Preparing the Development Environment

You need to prepare the development environment for your chosen application architecture.

Connect to the Database

In order to access a database, the database engine must be initialized in the Panther executable, and the application must declare a connection to the database. In two-tier applications, the application client makes a direct connection to the database. In three-tier applications, the Panther application server maintains the database connection.

For more information, refer to Chapter 7, "Initializing the Database," and Chapter 8, "Connecting to Databases."

Setup the Application Client

The application client in both two-tier and distributed applications contains the presentation portion of the application. After installing the Panther client pertaining to your application architecture, you need to specify the location of Panther setup files and application libraries. You can also set variables that control the behavior of part of a Panther application, such as how the cursor behaves.

Configure Library Access

Developers work using local client libraries located on the client workstation or host machine. In JetNet and Oracle Tuxedo applications, developers also have the option of using remote client libraries located on the application server.

Refer to Chapter 10, "Accessing Libraries," for information about libraries and using source code control programs.

Connecting to the Middleware

For three-tier applications, the middleware allows the application's clients to interact with the application's servers. The clients and servers can reside on different machines, connected by a network; the middleware API interfaces with the middleware, allowing interaction between machines.

The main tasks performed by the middleware are:

For more information, refer to Chapter 9, "Connecting to the Middleware."

Defining Services

For three-tier and COM applications, you need to build service components that implement the interface and business logic of your application.

Services in JetNet/Oracle Tuxedo

In JetNet and Oracle Tuxedo applications, services are subroutines that do the work required for an application to access a resource manager, usually a database. They are invoked by service requests made by clients or other services.

Service routines are responsible for receiving data from the client (if sent), performing some task, and returning data to the client (if requested).

To expedite responses to service requests, the application can run multiple instantiations of a server. Service requests are routed to servers in the way that provides the fastest response.

A service can consist of three parts:

To send and receive data between a client and application server, use service_call and service_return in conjunction with the receive command. The service_call command initiates a service request, as illustrated in this excerpt from a deposit process:

For JetNet and Oracle Tuxedo applications, the JIF is the central storage file of information about your application's services and queues. Panther accesses it at runtime to determine the requirements and specification of services and queues for three-tier processing.

A service is defined in the JIF by its name, the type of transport buffers it uses—that is, in what form information is passed to and from clients—and the name of the service component that uses the service.

You can also create service groups which can facilitate how services are made available on servers. For the Oracle Tuxedo middleware adapter, you can define reliable queues. Reliable queue definitions include their transport buffers and the names of associated reply and failure queues, if appropriate.

Figure 1-2 The JIF editor defines the service: its service name, corresponding routine name, service component, and transport methods.

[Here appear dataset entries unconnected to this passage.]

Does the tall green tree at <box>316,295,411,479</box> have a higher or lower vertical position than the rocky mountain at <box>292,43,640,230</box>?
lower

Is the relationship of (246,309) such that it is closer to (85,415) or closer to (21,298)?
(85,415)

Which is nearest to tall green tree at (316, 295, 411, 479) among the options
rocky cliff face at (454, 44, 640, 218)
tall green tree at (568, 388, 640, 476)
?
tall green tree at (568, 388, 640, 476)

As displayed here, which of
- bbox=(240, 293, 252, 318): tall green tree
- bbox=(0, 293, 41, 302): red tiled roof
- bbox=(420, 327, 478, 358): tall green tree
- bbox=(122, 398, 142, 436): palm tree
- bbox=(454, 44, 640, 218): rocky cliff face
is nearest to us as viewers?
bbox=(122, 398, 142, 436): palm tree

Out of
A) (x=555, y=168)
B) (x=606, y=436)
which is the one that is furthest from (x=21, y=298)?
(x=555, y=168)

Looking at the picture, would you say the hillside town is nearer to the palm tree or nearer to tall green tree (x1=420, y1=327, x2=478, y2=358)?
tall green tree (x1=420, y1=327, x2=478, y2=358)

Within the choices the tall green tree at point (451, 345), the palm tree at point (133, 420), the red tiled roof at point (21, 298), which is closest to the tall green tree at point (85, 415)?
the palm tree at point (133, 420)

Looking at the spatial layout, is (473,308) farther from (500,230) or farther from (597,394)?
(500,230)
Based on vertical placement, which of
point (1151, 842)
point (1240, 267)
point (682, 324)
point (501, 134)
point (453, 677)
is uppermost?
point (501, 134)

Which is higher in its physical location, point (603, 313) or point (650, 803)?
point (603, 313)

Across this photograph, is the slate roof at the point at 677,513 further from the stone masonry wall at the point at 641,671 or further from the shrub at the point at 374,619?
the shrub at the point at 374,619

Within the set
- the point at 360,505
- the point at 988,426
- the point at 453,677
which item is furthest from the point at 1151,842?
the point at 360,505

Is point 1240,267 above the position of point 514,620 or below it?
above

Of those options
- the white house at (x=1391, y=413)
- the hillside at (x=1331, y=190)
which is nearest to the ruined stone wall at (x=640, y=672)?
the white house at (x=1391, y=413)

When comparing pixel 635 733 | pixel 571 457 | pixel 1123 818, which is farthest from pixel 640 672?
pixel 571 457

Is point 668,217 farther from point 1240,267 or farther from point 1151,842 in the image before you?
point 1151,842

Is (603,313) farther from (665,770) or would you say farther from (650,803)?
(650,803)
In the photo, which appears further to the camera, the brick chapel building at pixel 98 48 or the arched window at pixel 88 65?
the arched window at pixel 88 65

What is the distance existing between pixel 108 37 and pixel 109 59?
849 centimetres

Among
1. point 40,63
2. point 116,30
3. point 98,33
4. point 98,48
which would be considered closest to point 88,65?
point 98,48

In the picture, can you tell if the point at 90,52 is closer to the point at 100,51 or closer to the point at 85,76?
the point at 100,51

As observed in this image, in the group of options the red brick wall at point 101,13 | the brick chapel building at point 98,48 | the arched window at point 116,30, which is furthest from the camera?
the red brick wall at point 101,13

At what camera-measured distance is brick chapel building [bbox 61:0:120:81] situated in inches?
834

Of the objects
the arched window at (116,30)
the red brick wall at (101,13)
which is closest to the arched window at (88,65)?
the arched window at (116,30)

Once you determine what services are required for your application, use the JIF editor to create the JIF for your application. For instructions on how to use the JIF editor, refer to Chapter 24, "JIF Editor," in Using the Editors.

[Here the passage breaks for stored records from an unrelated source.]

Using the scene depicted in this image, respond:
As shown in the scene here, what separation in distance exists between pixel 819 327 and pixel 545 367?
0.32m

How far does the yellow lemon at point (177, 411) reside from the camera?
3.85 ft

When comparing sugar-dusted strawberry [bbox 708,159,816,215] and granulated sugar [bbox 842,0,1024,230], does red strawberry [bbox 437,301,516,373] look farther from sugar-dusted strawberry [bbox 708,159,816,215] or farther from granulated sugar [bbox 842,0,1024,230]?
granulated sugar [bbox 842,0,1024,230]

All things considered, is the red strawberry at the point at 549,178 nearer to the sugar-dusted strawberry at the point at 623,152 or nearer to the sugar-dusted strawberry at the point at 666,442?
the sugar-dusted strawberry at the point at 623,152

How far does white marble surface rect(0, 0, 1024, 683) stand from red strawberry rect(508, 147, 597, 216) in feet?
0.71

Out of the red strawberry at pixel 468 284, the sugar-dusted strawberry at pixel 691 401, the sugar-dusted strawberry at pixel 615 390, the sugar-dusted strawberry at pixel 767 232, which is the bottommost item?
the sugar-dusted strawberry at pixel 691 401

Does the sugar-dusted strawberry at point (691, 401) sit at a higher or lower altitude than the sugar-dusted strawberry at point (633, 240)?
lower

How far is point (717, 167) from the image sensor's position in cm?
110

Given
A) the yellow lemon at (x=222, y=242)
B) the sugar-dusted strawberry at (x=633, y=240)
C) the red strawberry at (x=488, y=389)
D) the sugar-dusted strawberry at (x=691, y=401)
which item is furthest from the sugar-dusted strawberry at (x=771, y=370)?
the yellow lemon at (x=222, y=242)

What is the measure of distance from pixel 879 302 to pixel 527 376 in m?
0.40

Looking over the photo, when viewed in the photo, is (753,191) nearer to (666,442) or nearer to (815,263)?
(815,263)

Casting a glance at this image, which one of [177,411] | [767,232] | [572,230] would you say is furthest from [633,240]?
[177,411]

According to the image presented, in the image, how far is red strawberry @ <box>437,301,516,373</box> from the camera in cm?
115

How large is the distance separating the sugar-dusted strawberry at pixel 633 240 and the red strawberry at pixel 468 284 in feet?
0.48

Services in COM and EJB Components

For COM components and Enterprise JavaBeans (EJBs), you create service components in the editor and save them in a server library. Part of that editor process is defining the component interface and specifying the properties and methods implemented by the component. Once the service component is available, client screens can use JPL, C, or Java to instantiate the service component and access its methods and properties.

Since you specify the type of component system before instantiating the component, you can use the same programming interface for COM and EJB components.

A client calls the component's methods using sm_obj_call and accesses its properties using sm_obj_get_property and sm_obj_set_property. The component uses the receive_args and return_args commands to receive the client's data and pass data back to the client.

For more information about building and deploying COM components in a Panther application, refer to Chapter 3, "Building COM Components," in COM/MTS Guide.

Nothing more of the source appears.